The Premier League announced new rules with details committing club owners to the “core principles of the Premier League” and sanctions if those rules are breached.
Last week, England’s Football Association launched an inquiry into the failed Super League, requiring the six Premier League clubs involved — Manchester United, Liverpool, Arsenal, Chelsea, Manchester City, and Tottenham — to provide evidence of their participation.
In January, the global soccer federations said that any potential breakaway competition would not be recognized as legitimate, but the teams joining were lured by a $361 million gift, plus a shared pool of $4.2 billion in infrastructure improvements.
The initial sequence of events seemed brief, but who knows how long it will drag out?
- April 18: 12 teams sign up for the league — JPMorgan Chase pledges roughly $4 billion to back it.
- April 19: Outrage leads to executive resignations; U.K. Prime Minister Boris Johnson says the government will prevent the league.
- April 20: Four teams release statements confirming their withdrawal from the league, followed by others.
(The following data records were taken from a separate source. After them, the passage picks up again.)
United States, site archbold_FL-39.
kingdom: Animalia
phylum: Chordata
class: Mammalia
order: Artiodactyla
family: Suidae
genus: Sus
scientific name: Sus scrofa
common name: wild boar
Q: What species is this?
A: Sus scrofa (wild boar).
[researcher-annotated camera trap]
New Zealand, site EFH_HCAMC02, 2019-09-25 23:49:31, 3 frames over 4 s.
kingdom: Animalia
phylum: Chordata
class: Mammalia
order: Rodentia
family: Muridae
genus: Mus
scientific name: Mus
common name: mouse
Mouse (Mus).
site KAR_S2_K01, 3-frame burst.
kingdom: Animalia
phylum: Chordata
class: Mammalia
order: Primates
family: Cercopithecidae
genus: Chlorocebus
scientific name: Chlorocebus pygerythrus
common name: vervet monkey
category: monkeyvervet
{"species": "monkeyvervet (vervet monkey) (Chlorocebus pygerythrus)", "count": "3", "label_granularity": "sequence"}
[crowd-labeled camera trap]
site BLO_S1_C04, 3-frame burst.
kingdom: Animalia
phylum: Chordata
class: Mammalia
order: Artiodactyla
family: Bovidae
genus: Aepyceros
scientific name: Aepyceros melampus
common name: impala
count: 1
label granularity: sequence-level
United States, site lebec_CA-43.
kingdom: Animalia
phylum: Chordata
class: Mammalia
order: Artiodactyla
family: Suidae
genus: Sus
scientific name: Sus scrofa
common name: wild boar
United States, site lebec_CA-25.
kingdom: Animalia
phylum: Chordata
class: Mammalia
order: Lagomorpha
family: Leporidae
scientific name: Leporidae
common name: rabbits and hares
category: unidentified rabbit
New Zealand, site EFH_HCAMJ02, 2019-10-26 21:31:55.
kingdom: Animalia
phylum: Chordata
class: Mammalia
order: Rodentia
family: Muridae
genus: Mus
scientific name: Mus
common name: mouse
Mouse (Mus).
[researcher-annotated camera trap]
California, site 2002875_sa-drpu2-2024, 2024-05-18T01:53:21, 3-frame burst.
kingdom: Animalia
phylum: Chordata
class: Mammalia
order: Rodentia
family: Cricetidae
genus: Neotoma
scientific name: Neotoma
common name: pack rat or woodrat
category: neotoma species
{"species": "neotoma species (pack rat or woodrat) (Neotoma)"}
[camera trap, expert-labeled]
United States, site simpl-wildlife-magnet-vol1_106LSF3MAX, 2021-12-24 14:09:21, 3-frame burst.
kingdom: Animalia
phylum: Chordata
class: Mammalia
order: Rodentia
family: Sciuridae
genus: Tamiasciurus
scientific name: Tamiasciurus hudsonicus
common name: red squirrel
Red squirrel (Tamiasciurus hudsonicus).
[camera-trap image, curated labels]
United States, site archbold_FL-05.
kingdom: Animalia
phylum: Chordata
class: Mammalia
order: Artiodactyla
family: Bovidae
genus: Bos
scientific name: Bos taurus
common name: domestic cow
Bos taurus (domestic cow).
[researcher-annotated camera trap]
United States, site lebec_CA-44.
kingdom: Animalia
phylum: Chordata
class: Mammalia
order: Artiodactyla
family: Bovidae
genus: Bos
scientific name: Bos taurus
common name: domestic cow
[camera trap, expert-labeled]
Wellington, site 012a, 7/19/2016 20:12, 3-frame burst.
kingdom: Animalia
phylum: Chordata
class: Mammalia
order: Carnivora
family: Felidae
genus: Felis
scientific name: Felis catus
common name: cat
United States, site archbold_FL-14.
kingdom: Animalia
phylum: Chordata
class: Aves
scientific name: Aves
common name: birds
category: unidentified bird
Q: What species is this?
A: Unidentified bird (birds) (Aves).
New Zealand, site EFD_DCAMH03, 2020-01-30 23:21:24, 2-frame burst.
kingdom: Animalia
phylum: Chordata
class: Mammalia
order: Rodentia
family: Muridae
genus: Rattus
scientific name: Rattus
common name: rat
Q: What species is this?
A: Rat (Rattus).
- April 24: Florentino Perez, president of Real Madrid, says the 12 clubs have “binding contracts” and “cannot leave,” and that the ESL or something similar will still be created.
Whether or not the league happens, other issues are coming to light.
Manchester United fans are protesting the club’s American owners, the Glazer family, who also own the NFL’s Tampa Bay Buccaneers. The family’s asking price to sell is $5.6 billion.